[Math] Conjugate Gradient for a “slightly” singular system.

linear algebramatricesna.numerical-analysis

Suppose I have a symmetric $N \times N$ matrix A which has a one-dimensional Nullspace $N$. A is positive definite on $N^\bot$. In my case $N$ is the space of constant vectors (i.e. generated by the all-one vector).

I have to solve the problem $Ax = b$, with $b \in R(A)$ which has infinitely many solutions. I am looking for the minimum norm solution. The matrix $A$ is very large and sparse, direct methods aren't really an option. The rank-deficient least squares algorithms I have seen also appear to be prohibitive.

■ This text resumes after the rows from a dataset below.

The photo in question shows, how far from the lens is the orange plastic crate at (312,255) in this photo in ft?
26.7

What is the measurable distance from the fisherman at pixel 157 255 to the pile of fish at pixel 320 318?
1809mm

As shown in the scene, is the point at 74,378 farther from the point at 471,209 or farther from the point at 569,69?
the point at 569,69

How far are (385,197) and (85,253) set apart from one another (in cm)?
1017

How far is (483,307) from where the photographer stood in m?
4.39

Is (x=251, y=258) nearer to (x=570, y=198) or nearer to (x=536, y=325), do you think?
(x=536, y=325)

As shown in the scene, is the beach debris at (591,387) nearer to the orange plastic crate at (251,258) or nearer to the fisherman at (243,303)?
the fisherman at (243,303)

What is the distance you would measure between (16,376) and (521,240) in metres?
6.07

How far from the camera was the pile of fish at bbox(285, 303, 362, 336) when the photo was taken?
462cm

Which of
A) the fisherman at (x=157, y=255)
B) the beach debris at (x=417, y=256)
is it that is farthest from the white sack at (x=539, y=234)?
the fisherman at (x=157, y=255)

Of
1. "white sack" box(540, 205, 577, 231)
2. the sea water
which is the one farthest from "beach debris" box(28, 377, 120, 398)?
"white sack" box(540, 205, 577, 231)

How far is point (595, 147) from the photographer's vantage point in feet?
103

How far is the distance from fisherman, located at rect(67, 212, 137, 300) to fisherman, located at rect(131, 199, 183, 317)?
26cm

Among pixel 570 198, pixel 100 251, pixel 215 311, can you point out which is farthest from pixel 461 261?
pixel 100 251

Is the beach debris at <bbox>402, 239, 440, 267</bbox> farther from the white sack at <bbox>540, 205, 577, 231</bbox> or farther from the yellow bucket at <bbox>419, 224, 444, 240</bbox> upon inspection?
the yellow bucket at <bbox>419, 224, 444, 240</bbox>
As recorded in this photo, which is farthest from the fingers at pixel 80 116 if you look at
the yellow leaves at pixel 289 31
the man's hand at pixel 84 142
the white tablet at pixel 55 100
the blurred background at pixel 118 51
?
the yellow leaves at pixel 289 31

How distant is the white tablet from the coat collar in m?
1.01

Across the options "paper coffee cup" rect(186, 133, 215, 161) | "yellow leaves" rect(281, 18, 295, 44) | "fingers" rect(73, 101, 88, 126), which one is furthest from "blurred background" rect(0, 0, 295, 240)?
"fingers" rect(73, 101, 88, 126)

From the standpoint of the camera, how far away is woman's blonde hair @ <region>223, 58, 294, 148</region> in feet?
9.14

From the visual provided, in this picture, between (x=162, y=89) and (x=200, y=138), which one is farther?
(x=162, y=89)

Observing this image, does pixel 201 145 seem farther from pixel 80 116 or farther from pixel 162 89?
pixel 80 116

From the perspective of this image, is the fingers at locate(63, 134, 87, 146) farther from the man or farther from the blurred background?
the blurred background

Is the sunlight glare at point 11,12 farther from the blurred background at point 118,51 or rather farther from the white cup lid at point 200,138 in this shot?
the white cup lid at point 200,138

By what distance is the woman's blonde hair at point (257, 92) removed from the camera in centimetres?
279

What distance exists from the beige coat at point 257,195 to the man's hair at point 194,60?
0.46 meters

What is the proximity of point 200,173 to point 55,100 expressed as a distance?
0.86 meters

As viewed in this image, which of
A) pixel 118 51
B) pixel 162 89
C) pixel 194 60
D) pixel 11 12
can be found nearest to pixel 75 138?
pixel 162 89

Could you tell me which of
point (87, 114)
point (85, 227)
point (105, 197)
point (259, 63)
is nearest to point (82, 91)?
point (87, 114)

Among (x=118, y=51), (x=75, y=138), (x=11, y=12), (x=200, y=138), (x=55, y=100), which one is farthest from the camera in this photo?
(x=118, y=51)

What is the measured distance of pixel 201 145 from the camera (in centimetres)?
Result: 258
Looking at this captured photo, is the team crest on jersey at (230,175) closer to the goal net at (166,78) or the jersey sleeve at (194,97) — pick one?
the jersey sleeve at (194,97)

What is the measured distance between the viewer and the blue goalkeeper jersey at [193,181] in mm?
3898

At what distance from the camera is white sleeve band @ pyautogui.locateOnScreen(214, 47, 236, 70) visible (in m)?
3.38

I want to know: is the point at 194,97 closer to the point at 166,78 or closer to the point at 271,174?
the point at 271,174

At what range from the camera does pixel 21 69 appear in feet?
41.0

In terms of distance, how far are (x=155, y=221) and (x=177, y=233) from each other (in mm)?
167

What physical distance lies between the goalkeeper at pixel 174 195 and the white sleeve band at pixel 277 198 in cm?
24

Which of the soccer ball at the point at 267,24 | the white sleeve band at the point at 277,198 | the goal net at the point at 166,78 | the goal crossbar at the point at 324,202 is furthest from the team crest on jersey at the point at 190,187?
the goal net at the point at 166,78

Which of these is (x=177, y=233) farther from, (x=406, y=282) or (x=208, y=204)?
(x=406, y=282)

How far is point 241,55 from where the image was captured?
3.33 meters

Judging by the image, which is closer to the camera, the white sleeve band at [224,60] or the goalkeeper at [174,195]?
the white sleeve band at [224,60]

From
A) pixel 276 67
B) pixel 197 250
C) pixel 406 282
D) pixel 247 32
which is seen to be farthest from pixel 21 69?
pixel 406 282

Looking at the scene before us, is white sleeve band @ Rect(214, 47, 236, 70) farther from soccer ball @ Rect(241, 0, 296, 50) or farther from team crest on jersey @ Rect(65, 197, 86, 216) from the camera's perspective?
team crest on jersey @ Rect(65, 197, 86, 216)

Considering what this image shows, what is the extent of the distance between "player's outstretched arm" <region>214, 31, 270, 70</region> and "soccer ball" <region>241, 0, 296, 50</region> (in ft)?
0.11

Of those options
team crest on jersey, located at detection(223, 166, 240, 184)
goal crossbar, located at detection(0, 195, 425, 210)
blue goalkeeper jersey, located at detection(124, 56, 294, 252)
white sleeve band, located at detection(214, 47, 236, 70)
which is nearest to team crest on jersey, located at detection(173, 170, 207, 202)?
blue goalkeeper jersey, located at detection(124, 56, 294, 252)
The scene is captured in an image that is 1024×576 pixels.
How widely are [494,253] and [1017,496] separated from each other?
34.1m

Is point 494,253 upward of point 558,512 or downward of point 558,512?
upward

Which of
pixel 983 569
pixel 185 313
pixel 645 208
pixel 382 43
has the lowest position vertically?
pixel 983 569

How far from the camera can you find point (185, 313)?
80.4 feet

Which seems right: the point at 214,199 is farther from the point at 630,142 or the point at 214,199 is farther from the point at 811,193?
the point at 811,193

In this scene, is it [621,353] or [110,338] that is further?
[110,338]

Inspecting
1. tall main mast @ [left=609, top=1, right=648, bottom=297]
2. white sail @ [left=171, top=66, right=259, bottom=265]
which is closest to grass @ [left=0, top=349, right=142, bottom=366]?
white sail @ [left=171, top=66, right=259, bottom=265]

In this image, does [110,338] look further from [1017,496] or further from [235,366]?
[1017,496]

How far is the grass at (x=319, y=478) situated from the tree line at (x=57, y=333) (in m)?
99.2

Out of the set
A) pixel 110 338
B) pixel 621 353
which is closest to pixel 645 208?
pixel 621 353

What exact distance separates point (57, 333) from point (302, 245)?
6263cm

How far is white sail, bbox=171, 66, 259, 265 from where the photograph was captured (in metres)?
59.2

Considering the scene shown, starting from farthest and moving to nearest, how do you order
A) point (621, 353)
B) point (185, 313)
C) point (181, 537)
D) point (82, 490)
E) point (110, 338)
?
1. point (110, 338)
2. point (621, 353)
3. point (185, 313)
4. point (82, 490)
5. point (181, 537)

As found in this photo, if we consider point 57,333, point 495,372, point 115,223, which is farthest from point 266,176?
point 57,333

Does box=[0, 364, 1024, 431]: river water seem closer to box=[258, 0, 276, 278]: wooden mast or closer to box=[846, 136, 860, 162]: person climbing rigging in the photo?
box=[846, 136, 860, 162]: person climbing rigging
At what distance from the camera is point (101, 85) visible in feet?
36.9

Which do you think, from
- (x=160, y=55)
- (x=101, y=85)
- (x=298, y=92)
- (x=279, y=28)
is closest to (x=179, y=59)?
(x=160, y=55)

I was solving a non-singular version of this problem with Conjugate Gradient. Is there anyway I can modify the algorithm to solve this particular problem?

EDIT: Boiling the problem down to the bone the question is if $A$ is positive semi-definite with exactly one 0 eigenvalue, does CG work?

Thanks.

Best Answer

I'd suggest you to shift away the singularity: solve $(A+ee^T)y=b$ instead and then orthogonalize $y$ with respect to $e$ to get $x$. $A+ee^T$ is not sparse but you can compute matrix-vector products cheaply, and that's all you need for CG.